» **OBJECTIVE**:
Reproduce every item below word for word.
--- start SOURCE RECORDS ---
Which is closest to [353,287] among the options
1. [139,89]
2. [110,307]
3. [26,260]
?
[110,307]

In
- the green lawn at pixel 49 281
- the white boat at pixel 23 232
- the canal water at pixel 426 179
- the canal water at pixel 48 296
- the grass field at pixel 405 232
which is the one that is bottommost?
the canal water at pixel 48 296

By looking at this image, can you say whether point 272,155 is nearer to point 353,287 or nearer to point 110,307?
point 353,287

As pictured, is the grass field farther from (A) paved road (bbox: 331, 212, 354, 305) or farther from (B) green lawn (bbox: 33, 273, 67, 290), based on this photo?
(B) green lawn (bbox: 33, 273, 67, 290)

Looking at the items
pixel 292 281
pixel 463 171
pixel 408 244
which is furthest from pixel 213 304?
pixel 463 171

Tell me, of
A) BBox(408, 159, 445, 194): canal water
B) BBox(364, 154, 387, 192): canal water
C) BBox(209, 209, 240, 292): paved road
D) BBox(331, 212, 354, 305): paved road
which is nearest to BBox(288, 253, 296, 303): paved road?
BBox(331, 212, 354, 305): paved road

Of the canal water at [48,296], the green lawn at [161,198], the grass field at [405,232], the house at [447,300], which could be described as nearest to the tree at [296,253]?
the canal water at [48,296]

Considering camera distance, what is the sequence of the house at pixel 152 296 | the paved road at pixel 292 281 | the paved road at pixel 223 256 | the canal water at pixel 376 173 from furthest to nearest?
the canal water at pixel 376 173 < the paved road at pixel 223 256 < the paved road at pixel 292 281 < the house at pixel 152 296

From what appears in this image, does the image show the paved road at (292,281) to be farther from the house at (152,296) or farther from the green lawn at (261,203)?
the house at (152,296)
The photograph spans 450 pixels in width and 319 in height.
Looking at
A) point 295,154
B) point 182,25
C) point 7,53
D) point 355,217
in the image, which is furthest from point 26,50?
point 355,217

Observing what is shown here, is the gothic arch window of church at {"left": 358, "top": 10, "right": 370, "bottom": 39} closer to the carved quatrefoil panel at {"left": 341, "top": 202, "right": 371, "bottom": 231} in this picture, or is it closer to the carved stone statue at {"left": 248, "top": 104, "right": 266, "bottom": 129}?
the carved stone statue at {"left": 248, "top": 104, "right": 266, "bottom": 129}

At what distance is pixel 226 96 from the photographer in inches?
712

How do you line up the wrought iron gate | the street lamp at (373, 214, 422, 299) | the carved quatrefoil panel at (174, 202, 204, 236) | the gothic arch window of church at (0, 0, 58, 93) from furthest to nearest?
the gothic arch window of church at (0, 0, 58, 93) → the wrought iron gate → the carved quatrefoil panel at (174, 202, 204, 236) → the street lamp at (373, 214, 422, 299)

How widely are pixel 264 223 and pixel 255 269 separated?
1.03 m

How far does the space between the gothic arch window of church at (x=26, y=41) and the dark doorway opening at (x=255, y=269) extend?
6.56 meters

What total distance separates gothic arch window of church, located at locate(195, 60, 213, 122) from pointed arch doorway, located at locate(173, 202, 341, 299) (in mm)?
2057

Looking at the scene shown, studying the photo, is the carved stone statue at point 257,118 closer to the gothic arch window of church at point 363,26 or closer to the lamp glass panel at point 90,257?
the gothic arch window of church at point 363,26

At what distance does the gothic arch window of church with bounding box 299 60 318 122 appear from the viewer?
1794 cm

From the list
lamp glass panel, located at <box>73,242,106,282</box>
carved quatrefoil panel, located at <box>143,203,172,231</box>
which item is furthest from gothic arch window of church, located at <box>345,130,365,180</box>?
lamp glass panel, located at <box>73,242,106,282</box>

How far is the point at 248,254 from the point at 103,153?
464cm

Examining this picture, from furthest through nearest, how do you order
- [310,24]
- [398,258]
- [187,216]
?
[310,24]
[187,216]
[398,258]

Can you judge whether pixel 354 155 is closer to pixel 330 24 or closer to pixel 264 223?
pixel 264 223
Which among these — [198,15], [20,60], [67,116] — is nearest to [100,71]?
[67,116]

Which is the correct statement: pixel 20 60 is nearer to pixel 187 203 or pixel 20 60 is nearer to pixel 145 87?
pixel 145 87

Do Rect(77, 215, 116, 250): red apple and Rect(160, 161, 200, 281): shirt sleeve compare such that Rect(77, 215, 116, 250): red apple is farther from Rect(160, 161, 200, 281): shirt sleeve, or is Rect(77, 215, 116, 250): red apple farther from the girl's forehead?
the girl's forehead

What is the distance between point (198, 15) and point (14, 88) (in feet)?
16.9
--- end SOURCE RECORDS ---
» **ANSWER FOR THIS EXERCISE**:
Which is closest to [353,287] among the options
1. [139,89]
2. [110,307]
3. [26,260]
?
[110,307]

In
- the green lawn at pixel 49 281
- the white boat at pixel 23 232
- the canal water at pixel 426 179
- the canal water at pixel 48 296
- the grass field at pixel 405 232
which is the one that is bottommost?
the canal water at pixel 48 296

By looking at this image, can you say whether point 272,155 is nearer to point 353,287 or nearer to point 110,307?
point 353,287

As pictured, is the grass field farther from (A) paved road (bbox: 331, 212, 354, 305) or farther from (B) green lawn (bbox: 33, 273, 67, 290), based on this photo?
(B) green lawn (bbox: 33, 273, 67, 290)

Looking at the items
pixel 292 281
pixel 463 171
pixel 408 244
which is furthest from pixel 213 304?
pixel 463 171

Tell me, of
A) BBox(408, 159, 445, 194): canal water
B) BBox(364, 154, 387, 192): canal water
C) BBox(209, 209, 240, 292): paved road
D) BBox(331, 212, 354, 305): paved road
which is nearest to BBox(288, 253, 296, 303): paved road?
BBox(331, 212, 354, 305): paved road

Of the canal water at [48,296], the green lawn at [161,198], the grass field at [405,232], the house at [447,300], which could be described as nearest to the tree at [296,253]?
the canal water at [48,296]

Considering camera distance, what is the sequence of the house at pixel 152 296 | the paved road at pixel 292 281 | the paved road at pixel 223 256 | the canal water at pixel 376 173 from furthest to nearest?
the canal water at pixel 376 173 < the paved road at pixel 223 256 < the paved road at pixel 292 281 < the house at pixel 152 296

From what appears in this image, does the image show the paved road at (292,281) to be farther from the house at (152,296) or farther from the green lawn at (261,203)?
the house at (152,296)
The photograph spans 450 pixels in width and 319 in height.
Looking at
A) point 295,154
B) point 182,25
C) point 7,53
D) point 355,217
in the image, which is furthest from point 26,50?
point 355,217

Observing what is shown here, is the gothic arch window of church at {"left": 358, "top": 10, "right": 370, "bottom": 39} closer to the carved quatrefoil panel at {"left": 341, "top": 202, "right": 371, "bottom": 231} in this picture, or is it closer to the carved stone statue at {"left": 248, "top": 104, "right": 266, "bottom": 129}?
the carved stone statue at {"left": 248, "top": 104, "right": 266, "bottom": 129}

At what distance is pixel 226 96 from the photographer in inches?
712

How do you line up the wrought iron gate | the street lamp at (373, 214, 422, 299) | the carved quatrefoil panel at (174, 202, 204, 236) | the gothic arch window of church at (0, 0, 58, 93) from furthest to nearest?
the gothic arch window of church at (0, 0, 58, 93) → the wrought iron gate → the carved quatrefoil panel at (174, 202, 204, 236) → the street lamp at (373, 214, 422, 299)

How widely are pixel 264 223 and pixel 255 269 separated?
1.03 m

How far does the space between the gothic arch window of church at (x=26, y=41) and the dark doorway opening at (x=255, y=269) extend?
6.56 meters

What total distance separates gothic arch window of church, located at locate(195, 60, 213, 122) from pointed arch doorway, located at locate(173, 202, 341, 299) (in mm)?
2057

Looking at the scene shown, studying the photo, is the carved stone statue at point 257,118 closer to the gothic arch window of church at point 363,26 or closer to the lamp glass panel at point 90,257?
the gothic arch window of church at point 363,26

At what distance does the gothic arch window of church with bounding box 299 60 318 122 appear from the viewer?
1794 cm

From the list
lamp glass panel, located at <box>73,242,106,282</box>
carved quatrefoil panel, located at <box>143,203,172,231</box>
which item is furthest from gothic arch window of church, located at <box>345,130,365,180</box>?
lamp glass panel, located at <box>73,242,106,282</box>

How far is the point at 248,254 from the point at 103,153?
464cm

Examining this picture, from furthest through nearest, how do you order
- [310,24]
- [398,258]
- [187,216]
?
[310,24]
[187,216]
[398,258]

Can you judge whether pixel 354 155 is closer to pixel 330 24 or closer to pixel 264 223?
pixel 264 223
Which among these — [198,15], [20,60], [67,116] — is nearest to [100,71]?
[67,116]

Which is the correct statement: pixel 20 60 is nearer to pixel 187 203 or pixel 20 60 is nearer to pixel 145 87?
pixel 145 87

Do Rect(77, 215, 116, 250): red apple and Rect(160, 161, 200, 281): shirt sleeve compare such that Rect(77, 215, 116, 250): red apple is farther from Rect(160, 161, 200, 281): shirt sleeve, or is Rect(77, 215, 116, 250): red apple farther from the girl's forehead?
the girl's forehead

What is the distance between point (198, 15) and point (14, 88) (in feet)?
16.9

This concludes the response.